-- Data follows --

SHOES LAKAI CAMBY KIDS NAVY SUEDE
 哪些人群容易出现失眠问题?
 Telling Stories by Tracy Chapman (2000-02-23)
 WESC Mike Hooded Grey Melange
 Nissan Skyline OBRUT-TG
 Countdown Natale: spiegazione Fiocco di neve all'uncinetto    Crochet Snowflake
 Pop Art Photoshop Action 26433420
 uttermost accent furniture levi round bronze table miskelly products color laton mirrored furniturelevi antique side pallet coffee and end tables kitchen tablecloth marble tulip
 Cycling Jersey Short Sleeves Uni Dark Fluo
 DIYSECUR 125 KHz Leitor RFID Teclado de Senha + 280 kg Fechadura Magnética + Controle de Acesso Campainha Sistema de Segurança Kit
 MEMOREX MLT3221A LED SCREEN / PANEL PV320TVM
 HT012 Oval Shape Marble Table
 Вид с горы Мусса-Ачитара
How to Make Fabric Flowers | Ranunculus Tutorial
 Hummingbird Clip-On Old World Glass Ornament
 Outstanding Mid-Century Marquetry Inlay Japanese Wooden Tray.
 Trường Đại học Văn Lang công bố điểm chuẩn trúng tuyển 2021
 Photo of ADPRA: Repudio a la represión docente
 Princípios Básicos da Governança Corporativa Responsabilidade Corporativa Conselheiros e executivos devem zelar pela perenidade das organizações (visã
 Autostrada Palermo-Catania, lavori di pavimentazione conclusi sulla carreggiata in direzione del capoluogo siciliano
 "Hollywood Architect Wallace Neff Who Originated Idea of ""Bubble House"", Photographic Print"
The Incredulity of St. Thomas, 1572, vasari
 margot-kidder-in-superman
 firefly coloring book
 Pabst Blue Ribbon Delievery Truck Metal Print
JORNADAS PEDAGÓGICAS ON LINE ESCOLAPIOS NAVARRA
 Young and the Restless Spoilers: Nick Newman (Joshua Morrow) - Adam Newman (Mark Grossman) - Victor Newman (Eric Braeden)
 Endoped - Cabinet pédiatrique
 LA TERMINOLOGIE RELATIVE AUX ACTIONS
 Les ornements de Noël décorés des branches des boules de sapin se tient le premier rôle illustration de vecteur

-- Data concluded --

When the word "Print" shows up in a line of the entries, report that line.

 "Hollywood Architect Wallace Neff Who Originated Idea of ""Bubble House"", Photographic Print"
 Pabst Blue Ribbon Delievery Truck Metal Print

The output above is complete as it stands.